Given problem: Could you render the lines from the one containing "What is the distance" up to and including the final line of the rows as a Markdown table with the columns No. and Text, numbering each line and leaving out blank ones?

— begin —

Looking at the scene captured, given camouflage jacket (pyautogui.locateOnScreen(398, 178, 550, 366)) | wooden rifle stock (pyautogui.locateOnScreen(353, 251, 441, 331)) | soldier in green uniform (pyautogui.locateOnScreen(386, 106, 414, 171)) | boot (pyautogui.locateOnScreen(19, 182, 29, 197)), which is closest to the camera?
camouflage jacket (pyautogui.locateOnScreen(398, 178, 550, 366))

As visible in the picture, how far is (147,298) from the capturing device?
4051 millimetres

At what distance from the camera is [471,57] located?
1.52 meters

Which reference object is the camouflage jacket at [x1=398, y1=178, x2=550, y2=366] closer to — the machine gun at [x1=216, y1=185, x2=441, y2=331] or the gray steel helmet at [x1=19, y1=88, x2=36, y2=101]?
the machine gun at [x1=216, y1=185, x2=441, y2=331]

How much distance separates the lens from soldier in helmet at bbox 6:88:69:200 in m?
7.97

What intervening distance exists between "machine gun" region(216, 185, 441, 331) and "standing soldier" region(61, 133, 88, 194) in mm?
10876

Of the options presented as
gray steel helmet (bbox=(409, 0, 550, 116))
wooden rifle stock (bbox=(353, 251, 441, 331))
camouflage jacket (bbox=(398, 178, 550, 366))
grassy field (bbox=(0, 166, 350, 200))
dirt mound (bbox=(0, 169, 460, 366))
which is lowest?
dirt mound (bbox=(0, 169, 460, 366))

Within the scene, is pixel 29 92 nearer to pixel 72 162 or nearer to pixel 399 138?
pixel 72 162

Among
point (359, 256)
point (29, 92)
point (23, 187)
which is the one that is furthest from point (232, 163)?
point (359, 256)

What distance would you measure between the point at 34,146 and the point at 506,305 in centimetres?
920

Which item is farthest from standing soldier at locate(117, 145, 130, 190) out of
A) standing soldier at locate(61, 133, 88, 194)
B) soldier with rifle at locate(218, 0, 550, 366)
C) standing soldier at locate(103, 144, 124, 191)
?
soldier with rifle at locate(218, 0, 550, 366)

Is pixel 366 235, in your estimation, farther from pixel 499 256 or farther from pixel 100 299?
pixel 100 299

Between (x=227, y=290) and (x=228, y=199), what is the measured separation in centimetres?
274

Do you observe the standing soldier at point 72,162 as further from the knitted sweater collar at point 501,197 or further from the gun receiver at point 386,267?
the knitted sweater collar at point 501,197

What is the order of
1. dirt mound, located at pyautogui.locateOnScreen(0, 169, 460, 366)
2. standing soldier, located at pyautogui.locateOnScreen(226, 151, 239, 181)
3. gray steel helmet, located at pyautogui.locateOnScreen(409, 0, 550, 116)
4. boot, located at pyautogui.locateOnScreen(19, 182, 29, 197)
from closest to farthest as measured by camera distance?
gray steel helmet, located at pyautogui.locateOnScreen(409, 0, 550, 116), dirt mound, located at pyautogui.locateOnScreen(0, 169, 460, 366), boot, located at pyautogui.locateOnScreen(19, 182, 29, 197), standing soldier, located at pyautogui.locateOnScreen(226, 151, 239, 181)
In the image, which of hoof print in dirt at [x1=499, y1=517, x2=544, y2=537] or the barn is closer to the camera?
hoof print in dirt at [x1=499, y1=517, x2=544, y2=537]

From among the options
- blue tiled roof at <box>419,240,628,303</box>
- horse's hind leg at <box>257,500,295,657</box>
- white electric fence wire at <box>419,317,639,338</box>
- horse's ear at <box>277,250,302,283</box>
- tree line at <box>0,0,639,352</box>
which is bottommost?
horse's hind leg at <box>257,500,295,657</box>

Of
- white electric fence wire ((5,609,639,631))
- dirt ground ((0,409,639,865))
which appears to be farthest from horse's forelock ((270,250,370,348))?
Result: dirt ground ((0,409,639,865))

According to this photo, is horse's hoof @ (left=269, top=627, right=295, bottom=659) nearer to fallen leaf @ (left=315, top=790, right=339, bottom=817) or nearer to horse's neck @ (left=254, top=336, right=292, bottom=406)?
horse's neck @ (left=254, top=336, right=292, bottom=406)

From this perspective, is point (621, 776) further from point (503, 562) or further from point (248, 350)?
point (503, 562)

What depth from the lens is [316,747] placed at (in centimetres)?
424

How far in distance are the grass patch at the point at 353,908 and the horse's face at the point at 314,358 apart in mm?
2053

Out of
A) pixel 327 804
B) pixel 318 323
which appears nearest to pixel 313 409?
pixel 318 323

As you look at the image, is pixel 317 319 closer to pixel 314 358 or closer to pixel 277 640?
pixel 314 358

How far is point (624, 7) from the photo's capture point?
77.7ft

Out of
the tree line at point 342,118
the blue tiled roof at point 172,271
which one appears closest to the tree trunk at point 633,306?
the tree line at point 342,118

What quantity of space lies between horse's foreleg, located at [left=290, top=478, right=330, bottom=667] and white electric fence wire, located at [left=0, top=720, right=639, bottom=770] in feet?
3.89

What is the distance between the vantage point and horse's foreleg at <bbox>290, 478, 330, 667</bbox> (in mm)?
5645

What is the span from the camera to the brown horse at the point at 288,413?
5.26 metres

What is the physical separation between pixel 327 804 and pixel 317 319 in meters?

— end —

Finished exercise:
| No. | Text |
|---|---|
| 1 | What is the distance between the vantage point and horse's foreleg at <bbox>290, 478, 330, 667</bbox> (in mm)? |
| 2 | 5645 |
| 3 | What is the span from the camera to the brown horse at the point at 288,413? |
| 4 | 5.26 metres |
| 5 | What is the physical separation between pixel 327 804 and pixel 317 319 in meters? |